More Ulster stars are on the way: ‘Abi Harrison of Waringstown is close to the senior squad but has been unlucky with injury, while Zara Craig (Eglinton) is still only 20 and very talented. Of the younger group, Rebecca Lowe and Grace Wilson from Civil Service North are very talented too.’
The next phase of Hunter’s life will be spent in Leinster, one of just 15 Ad Astra scholars at UCD. The programme is for ‘motivated students who can demonstrate high intellectual achievement, who want to reach further through undertaking a challenging university programme and develop their leadership skillset’, according to the college. Her three-year degree is health and performance science.
‘From there I’ll probably just play cricket for as long as I can whether in franchises or for Ireland. Ultimately, I want to get into physio, so I’ll take a conversion course and see where that takes me.’

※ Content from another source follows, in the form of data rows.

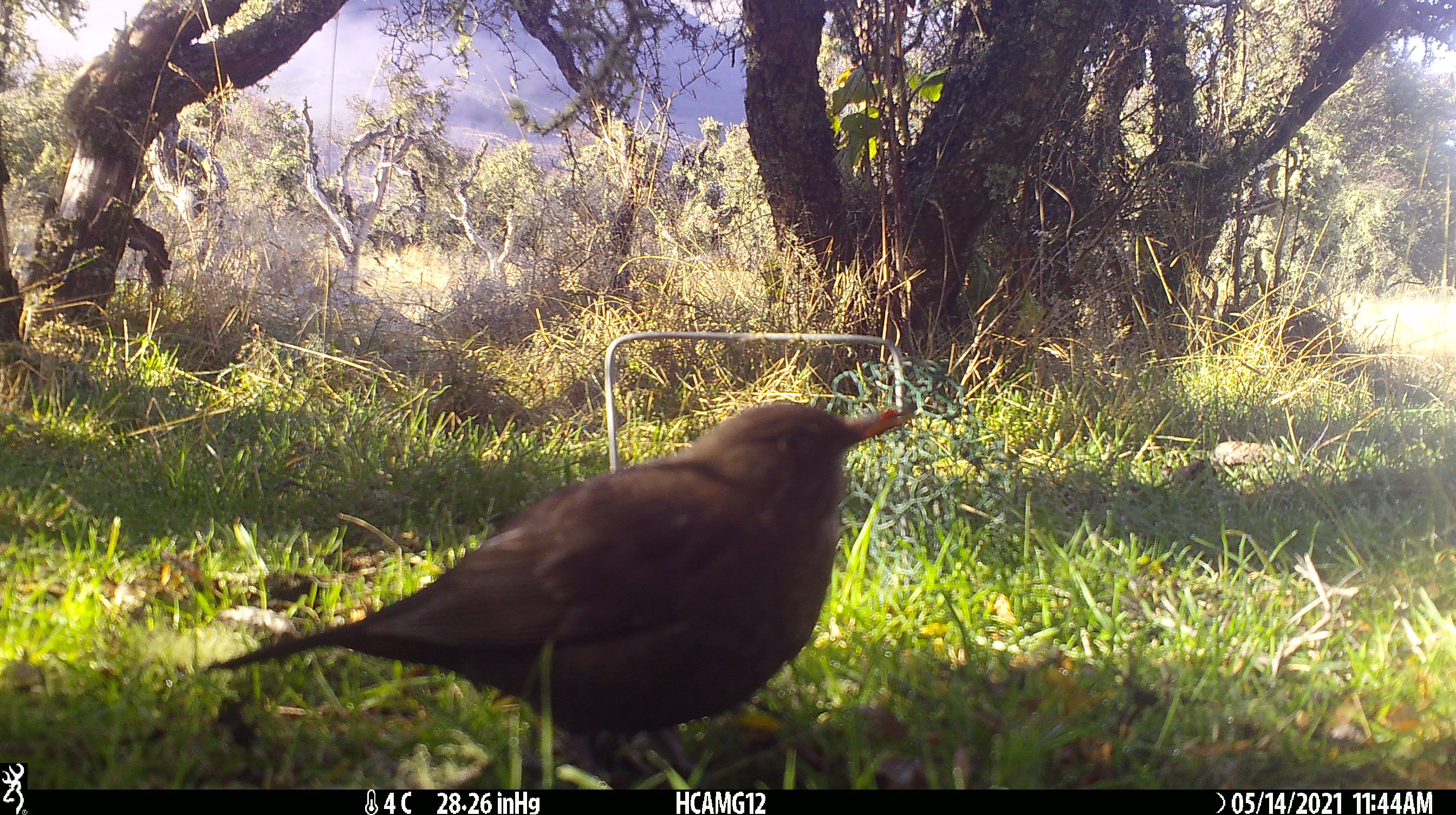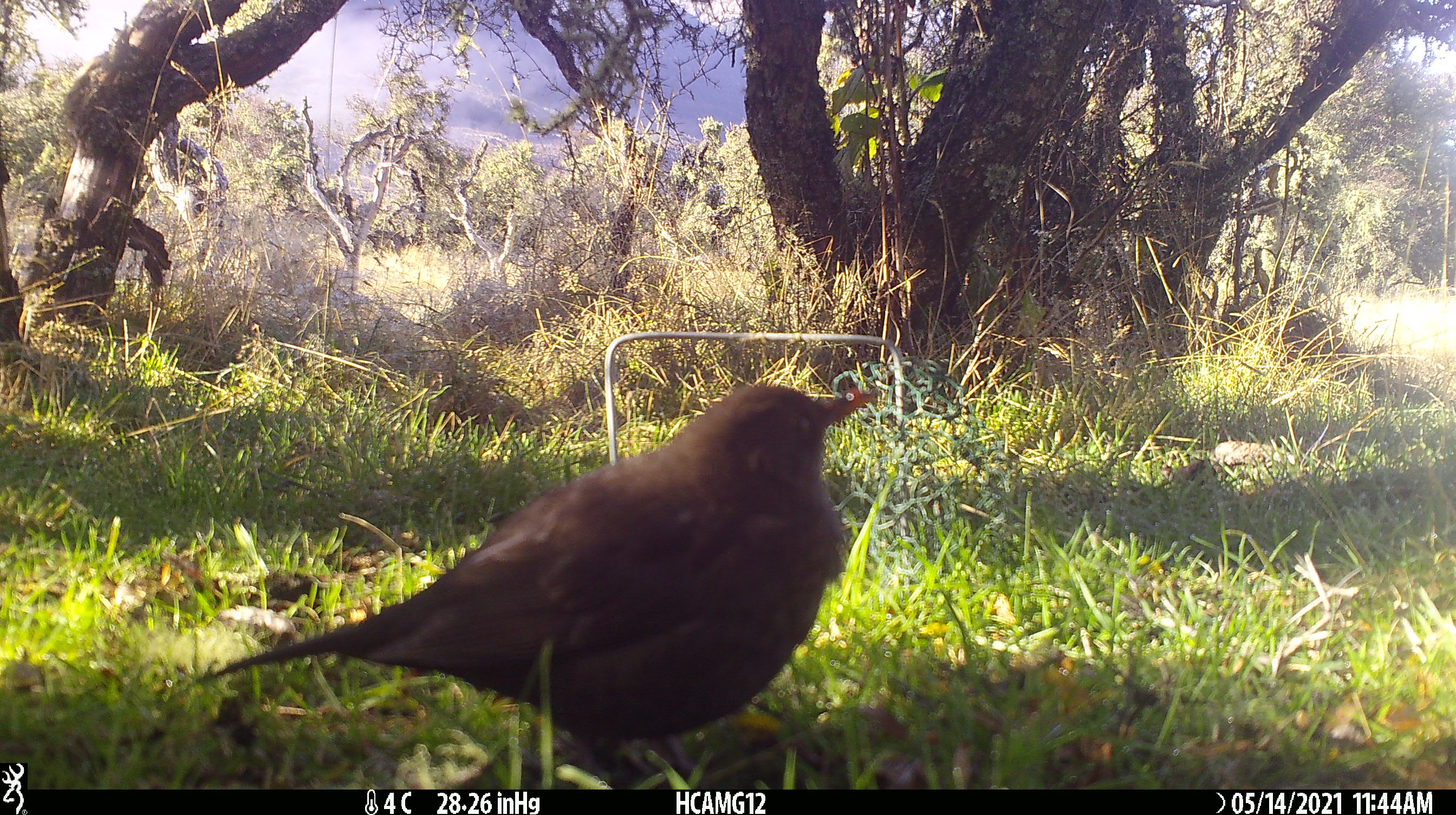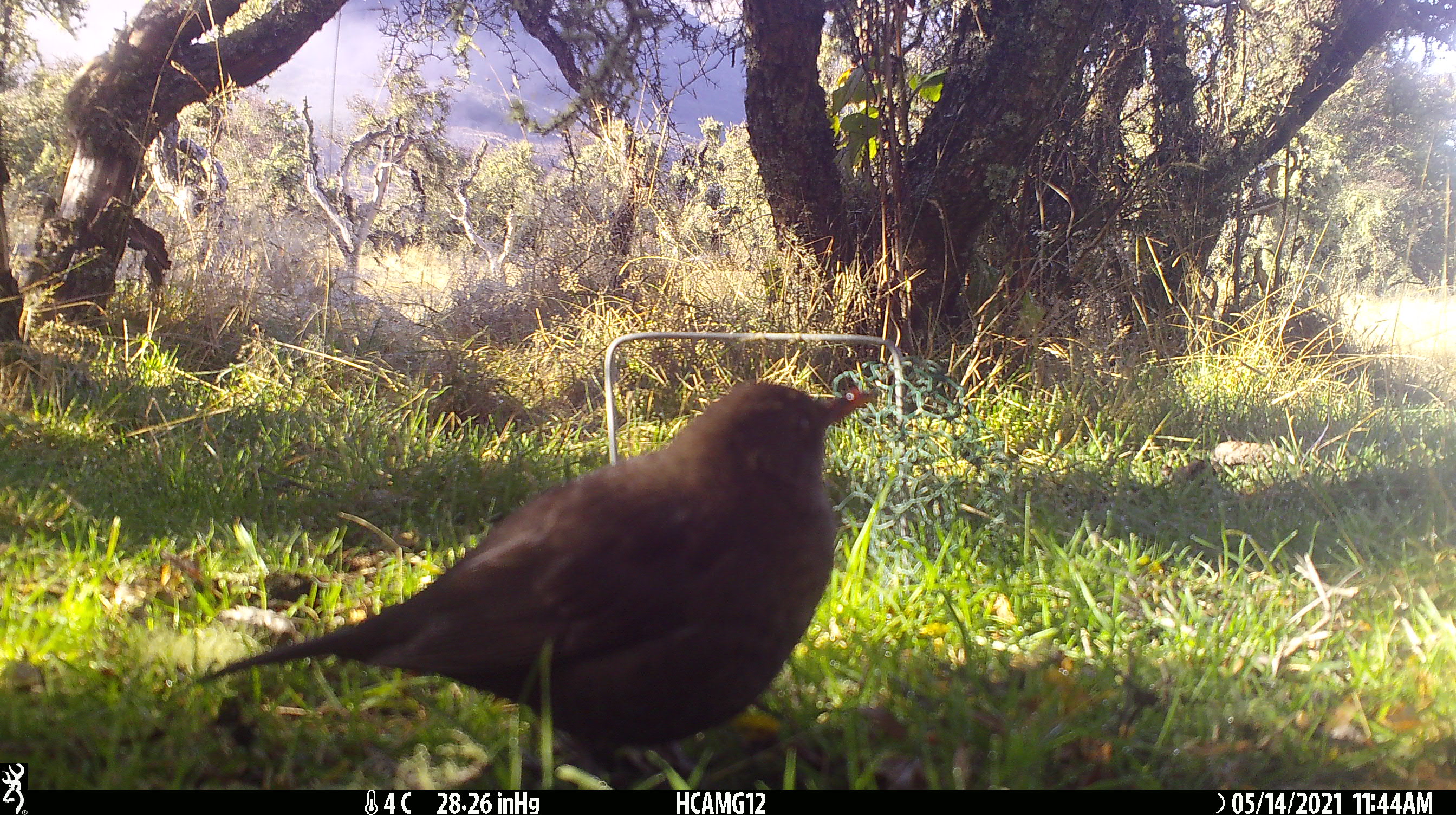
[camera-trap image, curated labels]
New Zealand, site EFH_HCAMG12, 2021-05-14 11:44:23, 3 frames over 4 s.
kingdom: Animalia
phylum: Chordata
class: Aves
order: Passeriformes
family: Turdidae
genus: Turdus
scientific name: Turdus merula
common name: eurasian blackbird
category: blackbird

She signed up with agent Niall O’Brien this year. ‘I was still in school so couldn’t commit but we’ve chatted about franchise things. I want to keep playing for Ireland and, if I do well, opportunities could arise which I’d really like to do.’
Before that is the small matter of five games against the world’s No 2 side over the next week, albeit one with just two survivors from the World Cup final two years ago in Tammy Beaumont and captain Kate Cross.
Joyce is excited about his young batter’s potential, and points at her work ethic: ‘If I put her down for a three-hour net she’d be there till the end, wanting to keep batting.
‘She wants to get hundreds, wants to wave the bat to the crowd at the end, getting the glory, which I love to see. She has a great hunger for batting.’